Regardless of location, DIS will use isolators and dampers on each bridge to dissipate shock and G-forces. Most damage occurs to rigid structures, Eriksen says, with the short, intense shaking periods.
“We can make a bridge perform better, without damage, by keeping a third of the structure elastic,” he says. “If it were like a car accident, we can save a structure from being totaled and minimize the ‘crash’ to just needing a bumper replaced.”
An engineer by nature—“I’ve always liked building anything,” he says—Eriksen, who earned his B.E. In civil engineering from the University of Canterbury in his native New Zealand, spent his early years working for construction companies in the 1980s.
Hired by DIS in 1992, Eriksen helped the company build its first plant. He also played a critical role in pioneering new techniques for molding large rubber parts using electrically heated presses, and working on high profile projects such as New Zealand’s Parliament Building and a retrofit of San Francisco’s City Hall. When the decision came to relocate to the United States, Eriksen jumped on board.
One of the fascinating perks of the job, he says, has been travel to places other might run from—seismic hot zones like Peru, Chile, Turkey, Taiwan, California and Colombia, and other geographically unstable locations in South America. What’s developed among scientists, in the face of danger, is kinship.
“There’s only so many of us,” Eriksen jokes. “We show up in these places and have a shared experience. We problem-solve and hang out with the locals and with each other, doing things like fishing in our downtime. It’s a great feeling.”

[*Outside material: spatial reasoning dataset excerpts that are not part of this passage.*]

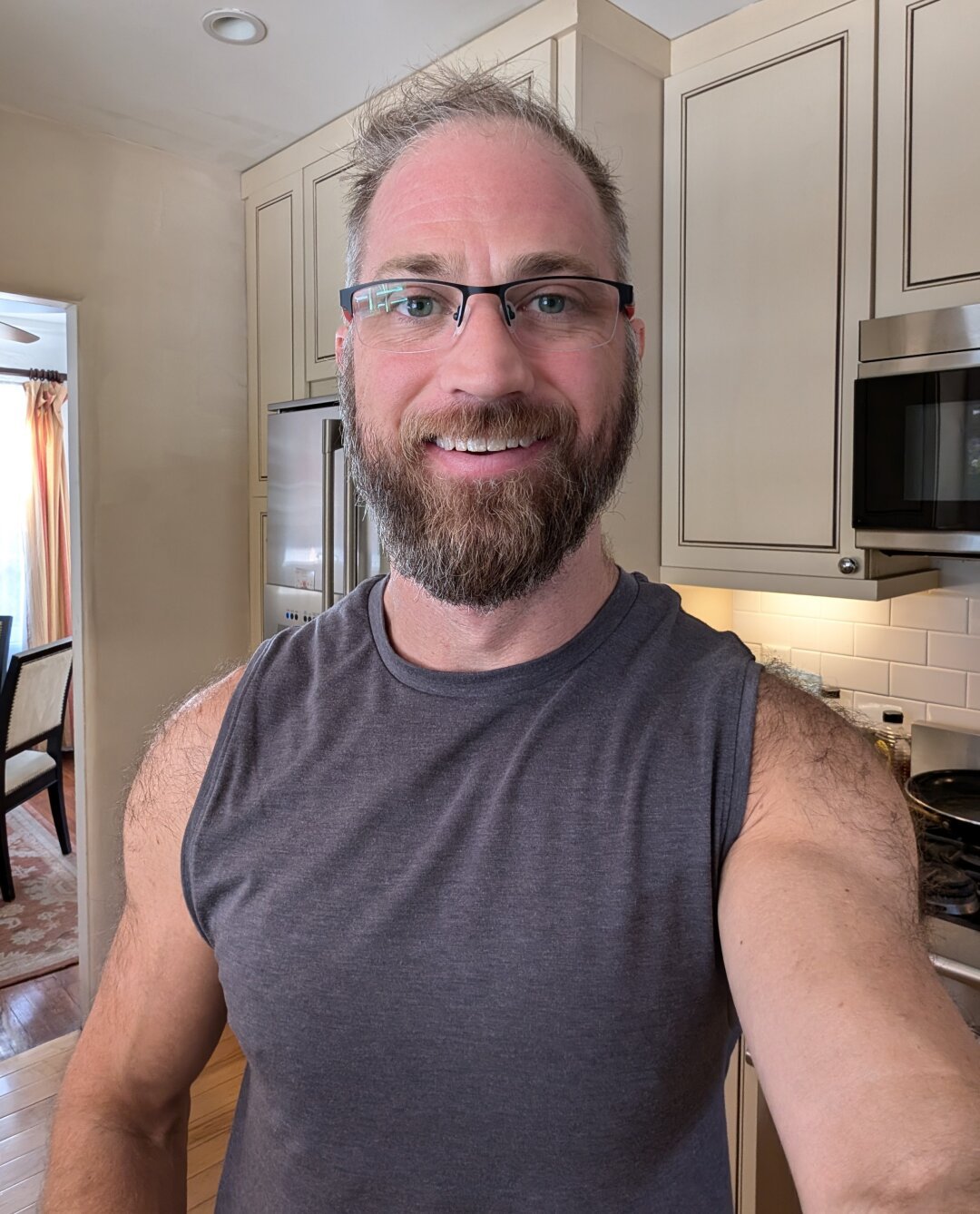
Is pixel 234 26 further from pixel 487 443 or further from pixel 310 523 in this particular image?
pixel 487 443

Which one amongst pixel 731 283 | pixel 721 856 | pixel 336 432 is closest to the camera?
pixel 721 856

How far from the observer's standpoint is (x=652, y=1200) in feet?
2.24

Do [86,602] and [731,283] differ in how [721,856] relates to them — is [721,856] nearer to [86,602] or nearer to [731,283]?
[731,283]

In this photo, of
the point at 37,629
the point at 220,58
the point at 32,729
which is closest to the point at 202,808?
the point at 220,58

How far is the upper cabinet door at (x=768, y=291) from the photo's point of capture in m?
1.60

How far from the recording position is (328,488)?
213 centimetres

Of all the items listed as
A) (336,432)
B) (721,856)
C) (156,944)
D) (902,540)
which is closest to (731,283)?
(902,540)

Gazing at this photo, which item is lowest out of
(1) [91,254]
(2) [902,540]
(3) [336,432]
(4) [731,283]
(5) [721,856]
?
(5) [721,856]

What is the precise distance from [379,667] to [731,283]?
1321mm

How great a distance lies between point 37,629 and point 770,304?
5030mm

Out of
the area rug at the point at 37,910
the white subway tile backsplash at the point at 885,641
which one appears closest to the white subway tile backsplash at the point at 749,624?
the white subway tile backsplash at the point at 885,641

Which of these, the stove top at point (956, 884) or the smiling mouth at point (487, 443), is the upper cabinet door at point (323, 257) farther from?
the stove top at point (956, 884)

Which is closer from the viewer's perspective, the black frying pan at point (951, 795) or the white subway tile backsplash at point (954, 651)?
the black frying pan at point (951, 795)

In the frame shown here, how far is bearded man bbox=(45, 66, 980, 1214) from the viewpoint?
2.14 ft
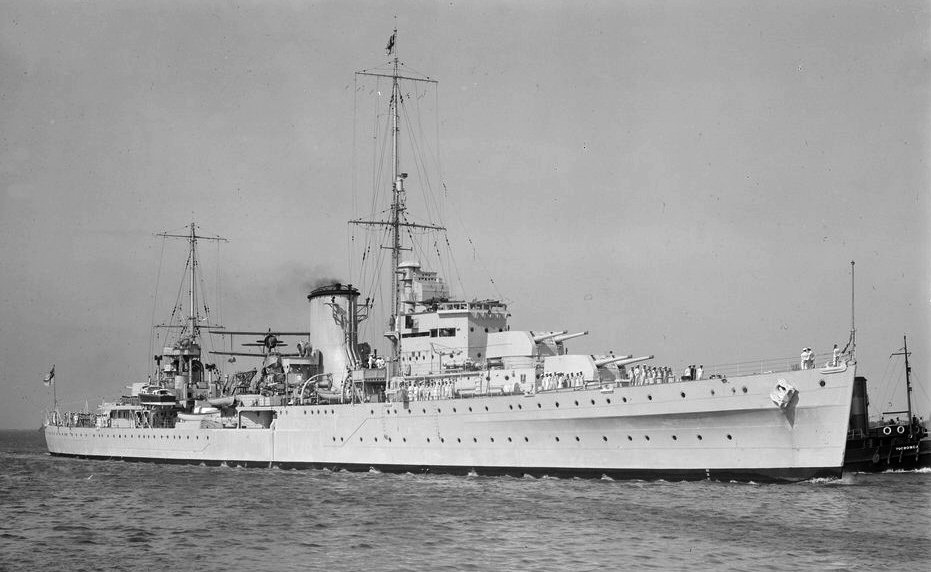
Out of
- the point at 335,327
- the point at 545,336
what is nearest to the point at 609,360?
the point at 545,336

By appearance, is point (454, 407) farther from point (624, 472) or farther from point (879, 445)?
point (879, 445)

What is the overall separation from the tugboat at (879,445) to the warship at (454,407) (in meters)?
10.6

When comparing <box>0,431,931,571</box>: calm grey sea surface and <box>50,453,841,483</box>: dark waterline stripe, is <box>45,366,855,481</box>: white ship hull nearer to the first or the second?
<box>50,453,841,483</box>: dark waterline stripe

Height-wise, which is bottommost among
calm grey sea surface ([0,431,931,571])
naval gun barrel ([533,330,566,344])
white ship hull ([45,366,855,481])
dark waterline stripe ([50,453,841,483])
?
calm grey sea surface ([0,431,931,571])

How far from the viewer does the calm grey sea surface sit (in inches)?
754

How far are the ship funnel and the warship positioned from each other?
69mm

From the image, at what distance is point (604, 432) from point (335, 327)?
18.6 m

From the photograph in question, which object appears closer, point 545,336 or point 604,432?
point 604,432

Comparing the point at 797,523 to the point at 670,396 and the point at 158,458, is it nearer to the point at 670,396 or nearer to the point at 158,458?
the point at 670,396

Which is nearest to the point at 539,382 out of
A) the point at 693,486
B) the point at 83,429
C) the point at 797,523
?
the point at 693,486

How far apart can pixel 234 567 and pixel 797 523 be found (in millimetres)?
12634

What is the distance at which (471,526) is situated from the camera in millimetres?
23062

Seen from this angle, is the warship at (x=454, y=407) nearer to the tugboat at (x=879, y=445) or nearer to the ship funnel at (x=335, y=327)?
the ship funnel at (x=335, y=327)

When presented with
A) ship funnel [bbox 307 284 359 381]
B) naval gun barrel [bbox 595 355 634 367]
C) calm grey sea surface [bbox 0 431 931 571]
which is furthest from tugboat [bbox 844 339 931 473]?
ship funnel [bbox 307 284 359 381]
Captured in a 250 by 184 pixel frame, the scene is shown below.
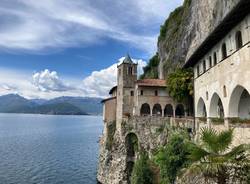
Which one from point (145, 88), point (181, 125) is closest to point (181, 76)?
point (145, 88)

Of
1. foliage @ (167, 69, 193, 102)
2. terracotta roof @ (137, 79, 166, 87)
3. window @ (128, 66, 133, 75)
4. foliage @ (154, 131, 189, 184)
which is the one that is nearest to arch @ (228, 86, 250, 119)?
foliage @ (154, 131, 189, 184)

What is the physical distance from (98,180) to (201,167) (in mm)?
40518

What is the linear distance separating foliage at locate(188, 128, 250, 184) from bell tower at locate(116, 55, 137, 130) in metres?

Indeed, that commitment to all aspects of the work—to solving problems to avert potential crises—is continuing to drive the veteran engineer.
“We’re all in same industry, and with such a strong engineering community we connect well on a technical level to get through these projects together,” he says. “I kind of fell into this, but it’s been a nice career saving buildings and saving lives along the way,” he says. “I wouldn’t have it any other way.”